Exercise is not something that young Khmer women normally do, so there is no real cultural context for the notion that exercising vigorously (or at all) is great for the body. They live an active lifestyle, using bikes for transportation, or walking everywhere. Moreover, given the extreme poverty and heat, they don’t have close-toed exercise shoes. For people who get no pleasure from great music, see no relevance to breaking a sweat for their health and longevity, and generally don’t have access to exercise equipment and shoes, why would they come to class? To watch the crazy foreign lady act out scenes while they pedal a bike that doesn’t go anywhere? No. A certain level of education is required before one can successfully convince others to reap the benefits of a sustained physical program.
While I wanted to bring Spinning to young deaf women in Cambodia, I did not do it alone. I put out the word to my pre-existing client base asking for donations of shoes and socks. I was soon inundated with plenty, so the girls could ride safely. Half of my bikes were donated by Frogs Gym in Encinitas, California and an American deaf woman, who is fluent in English, ASL and Khmer Sign Language helps us communicate during our sessions.
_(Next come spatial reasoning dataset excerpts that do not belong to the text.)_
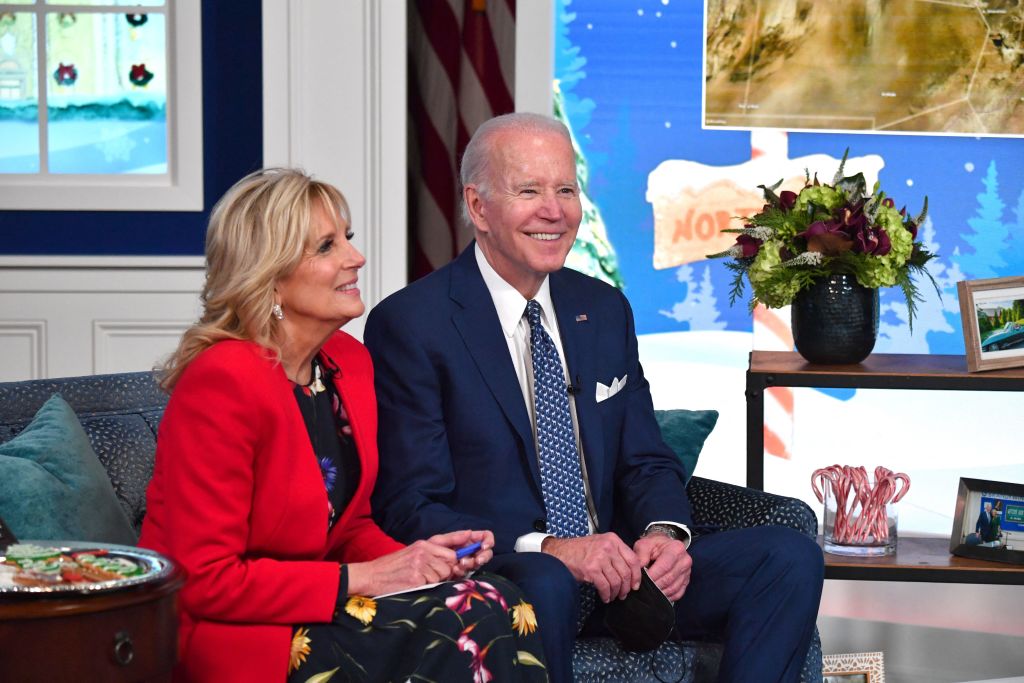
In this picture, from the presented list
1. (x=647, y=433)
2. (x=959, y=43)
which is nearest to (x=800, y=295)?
(x=647, y=433)

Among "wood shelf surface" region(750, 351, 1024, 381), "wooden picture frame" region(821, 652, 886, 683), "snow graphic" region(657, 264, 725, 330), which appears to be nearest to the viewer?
"wood shelf surface" region(750, 351, 1024, 381)

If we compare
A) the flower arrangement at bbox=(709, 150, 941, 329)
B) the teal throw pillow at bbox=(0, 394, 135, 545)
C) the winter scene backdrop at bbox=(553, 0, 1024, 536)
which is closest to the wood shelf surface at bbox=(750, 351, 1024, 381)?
the flower arrangement at bbox=(709, 150, 941, 329)

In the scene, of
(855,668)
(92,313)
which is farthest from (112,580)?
(92,313)

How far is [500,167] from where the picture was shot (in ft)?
7.72

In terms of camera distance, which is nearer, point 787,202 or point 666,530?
point 666,530

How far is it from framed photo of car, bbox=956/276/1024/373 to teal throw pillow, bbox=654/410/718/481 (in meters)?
0.61

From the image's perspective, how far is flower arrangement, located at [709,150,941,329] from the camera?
2705mm

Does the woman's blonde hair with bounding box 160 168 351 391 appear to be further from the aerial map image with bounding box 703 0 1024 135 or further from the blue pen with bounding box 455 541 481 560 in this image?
the aerial map image with bounding box 703 0 1024 135

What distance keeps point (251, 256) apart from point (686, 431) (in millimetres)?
1103

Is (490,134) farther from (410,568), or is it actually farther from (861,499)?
(861,499)

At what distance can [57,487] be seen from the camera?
1.99 metres

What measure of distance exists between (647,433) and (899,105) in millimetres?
2611

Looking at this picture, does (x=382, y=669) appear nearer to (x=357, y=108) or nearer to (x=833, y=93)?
(x=357, y=108)

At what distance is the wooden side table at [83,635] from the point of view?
1.44m
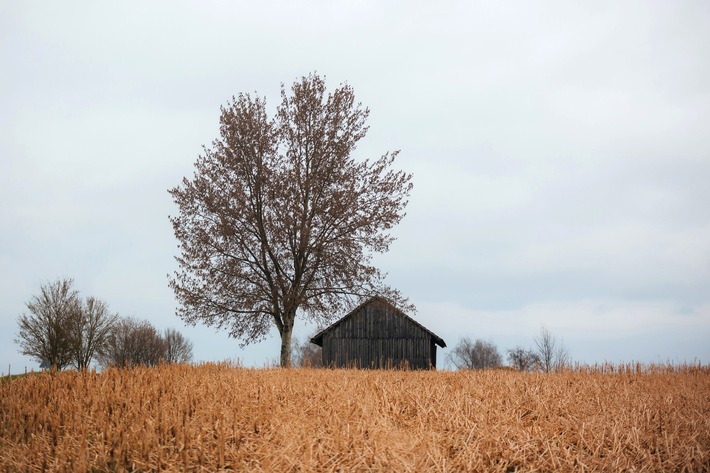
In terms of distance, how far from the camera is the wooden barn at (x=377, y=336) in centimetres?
3312

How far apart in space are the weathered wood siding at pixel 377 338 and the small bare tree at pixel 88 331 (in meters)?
22.9

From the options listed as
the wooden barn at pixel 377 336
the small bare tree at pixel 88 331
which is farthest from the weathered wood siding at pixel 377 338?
the small bare tree at pixel 88 331

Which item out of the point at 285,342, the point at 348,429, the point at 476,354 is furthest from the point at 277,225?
the point at 476,354

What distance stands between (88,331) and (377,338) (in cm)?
2835

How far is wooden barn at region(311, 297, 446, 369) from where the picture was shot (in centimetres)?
3312

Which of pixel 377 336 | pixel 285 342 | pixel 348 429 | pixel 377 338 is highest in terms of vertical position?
pixel 377 336

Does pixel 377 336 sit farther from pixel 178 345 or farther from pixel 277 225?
pixel 178 345

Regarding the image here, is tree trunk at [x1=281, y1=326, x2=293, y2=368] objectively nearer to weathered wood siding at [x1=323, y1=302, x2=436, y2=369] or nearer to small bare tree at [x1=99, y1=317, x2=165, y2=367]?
weathered wood siding at [x1=323, y1=302, x2=436, y2=369]

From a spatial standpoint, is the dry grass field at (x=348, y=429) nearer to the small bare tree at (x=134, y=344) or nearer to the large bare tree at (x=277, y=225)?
the large bare tree at (x=277, y=225)

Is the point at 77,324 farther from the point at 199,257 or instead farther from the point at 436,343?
the point at 436,343

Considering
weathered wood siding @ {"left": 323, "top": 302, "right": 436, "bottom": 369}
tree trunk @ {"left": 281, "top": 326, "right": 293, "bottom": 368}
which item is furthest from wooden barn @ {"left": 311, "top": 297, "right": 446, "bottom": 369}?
tree trunk @ {"left": 281, "top": 326, "right": 293, "bottom": 368}

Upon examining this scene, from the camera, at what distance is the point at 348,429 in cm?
646

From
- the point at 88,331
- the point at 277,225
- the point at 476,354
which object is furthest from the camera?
the point at 476,354

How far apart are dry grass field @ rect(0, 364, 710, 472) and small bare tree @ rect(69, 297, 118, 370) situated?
38.4 m
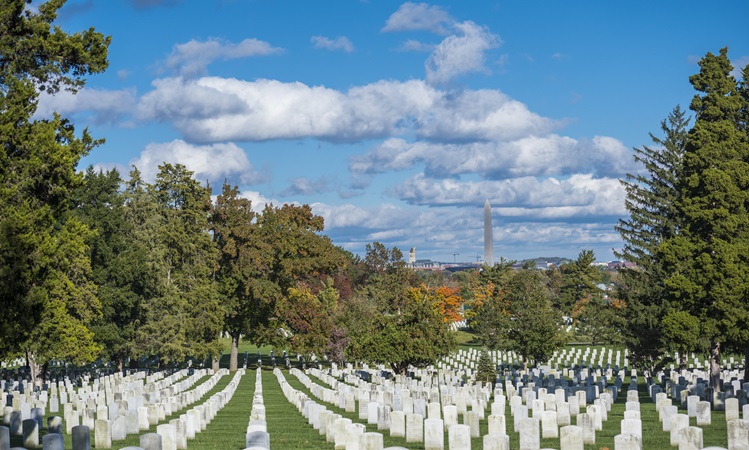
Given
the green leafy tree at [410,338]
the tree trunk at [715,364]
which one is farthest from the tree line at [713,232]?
the green leafy tree at [410,338]

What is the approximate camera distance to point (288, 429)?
1008 inches

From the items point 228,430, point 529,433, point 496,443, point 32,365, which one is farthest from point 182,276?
point 496,443

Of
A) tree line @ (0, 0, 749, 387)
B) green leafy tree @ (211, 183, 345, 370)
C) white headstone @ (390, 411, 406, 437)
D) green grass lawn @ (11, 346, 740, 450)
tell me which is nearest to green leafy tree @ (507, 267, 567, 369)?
tree line @ (0, 0, 749, 387)

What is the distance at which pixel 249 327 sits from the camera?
2704 inches

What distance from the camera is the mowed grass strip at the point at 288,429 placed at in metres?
21.7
Spinning does not leave you when you leave class. It stays with you for the other 23 hours of the day. Things like introspection, perseverance, determination and tolerance for being out of one’s comfort zone are all great life skills that are learned in the saddle, not to the exclusion of the instructor. Yoga instructors often say that sharing the gift of yoga with their students is a rewarding experience in and of itself. Likewise, the lessons I have taught in Cambodia, both in and out of the saddle, have shown me that carrying out charitable acts of kindness leaves me feeling like the recipient of some of Spinning’s most profound gifts.